Politique
Quand « bouger » rime avec « inégalités » – Présentation
02.12.2022
Si pendant longtemps, en Belgique, le train a semblé être une alternative en matière de mobilité durable, aujourd’hui bien d’autres solutions s’offrent aux usagers et usagères et le choix se fait plus large. Il est par ailleurs certain que tout le monde ne se déplace pas de la même manière ; notre mobilité est le fruit d’inégalités qui engendrent en retour d’autres inégalités bien spécifiques : pensons par exemple à l’hyper-mobilité des nantis, à la dégradation de l’environnement qui en résulte et aux conséquences pour les plus démuni·es. « Métro-boulot-dodo ». Pour nombre de personnes, c’est ainsi que se résume la mobilité. « Moi, je suis confinée toute l’année, je me déplace uniquement pour travailler, je ne voyage pas et je n’ai pas accès aux loisirs », nous confiait récemment une mère monoparentale surendettée.

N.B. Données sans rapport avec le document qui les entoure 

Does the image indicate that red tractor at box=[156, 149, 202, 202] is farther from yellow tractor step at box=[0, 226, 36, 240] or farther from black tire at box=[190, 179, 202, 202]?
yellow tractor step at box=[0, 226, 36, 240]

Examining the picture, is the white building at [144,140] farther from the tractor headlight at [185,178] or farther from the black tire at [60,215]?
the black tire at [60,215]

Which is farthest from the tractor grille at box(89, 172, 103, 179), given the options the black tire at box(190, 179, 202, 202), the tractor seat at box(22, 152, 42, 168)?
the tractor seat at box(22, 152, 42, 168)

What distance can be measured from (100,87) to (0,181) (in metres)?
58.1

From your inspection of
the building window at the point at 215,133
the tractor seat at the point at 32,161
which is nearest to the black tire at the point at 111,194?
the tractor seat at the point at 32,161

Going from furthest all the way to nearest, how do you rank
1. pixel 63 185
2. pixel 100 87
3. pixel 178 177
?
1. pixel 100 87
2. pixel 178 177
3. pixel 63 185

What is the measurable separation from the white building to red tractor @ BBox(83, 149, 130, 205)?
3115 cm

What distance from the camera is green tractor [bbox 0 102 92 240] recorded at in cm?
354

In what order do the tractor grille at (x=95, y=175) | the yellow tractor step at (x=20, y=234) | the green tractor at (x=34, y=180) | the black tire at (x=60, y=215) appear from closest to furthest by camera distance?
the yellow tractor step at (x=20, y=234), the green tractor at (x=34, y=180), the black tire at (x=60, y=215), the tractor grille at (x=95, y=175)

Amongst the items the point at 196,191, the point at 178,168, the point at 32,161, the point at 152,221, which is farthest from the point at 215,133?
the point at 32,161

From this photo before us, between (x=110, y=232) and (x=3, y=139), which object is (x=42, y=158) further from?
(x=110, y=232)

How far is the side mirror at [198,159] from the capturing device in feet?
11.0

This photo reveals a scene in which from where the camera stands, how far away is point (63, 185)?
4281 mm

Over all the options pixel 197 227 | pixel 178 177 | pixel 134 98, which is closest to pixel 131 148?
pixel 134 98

Si l’injonction à la mobilité dans une société ultra-libérale (n’est-on pas obligé·es de « se bouger », contre le risque d’être accusé·es de paresse ?) a déjà été décryptée[1. C. Mincke, B. Montulet, La société sans répit : La mobilité comme injonction, Editions de La Sorbonne, 2019.], Philippe Buchez soulignait dans un récent article[2. P. Buchez, « De la ville à la campagne, la mobilité est source d’inégalités », Politique, n° 114, décembre 2020. (En ligne.)] pour Politique que la mobilité est source d’inégalités et de questionnements sur l’exercice de la démocratie. Il faut ajouter à ce sujet qu’aussi bien la mobilité que l’environnement mobilisent différents niveaux de pouvoir dans notre pays, rendant l’évolution dans ces matières encore plus complexe.
En outre, l’analyse s’est longtemps effectuée (et le reste largement) sous l’angle de l’usage de la voiture et la possession – ou l’absence de possession – de celle-ci, et nous aborderons ce sujet plusieurs fois dans ce dossier. Au sein de la gauche, la remise en question du modèle social de la voiture individuelle pose question, c’est le cas pour des familles à revenu modeste pour lesquelles l’usage d’une voiture procure bien des utilités et signe un commencement de réussite sociale. Les vifs débats sur la fiscalité de la mobilité (où l’on observe des convergences surprenantes entre MR, PS et PTB), sur les voitures de société, vaches sacrées de ce début de XXIe siècle[3. Pourtant, les voitures de société sont fréquemment épinglées pour créer des différences entre les travailleur·euses et être un frein à la transition écologique. En Belgique, le principe de la voiture de société est une exception fiscale unique au monde pour des automobiles à usage professionnel.], tout comme sur la lutte contre les fortes émissions de particules dans l’atmosphère en sont des illustrations parmi d’autres.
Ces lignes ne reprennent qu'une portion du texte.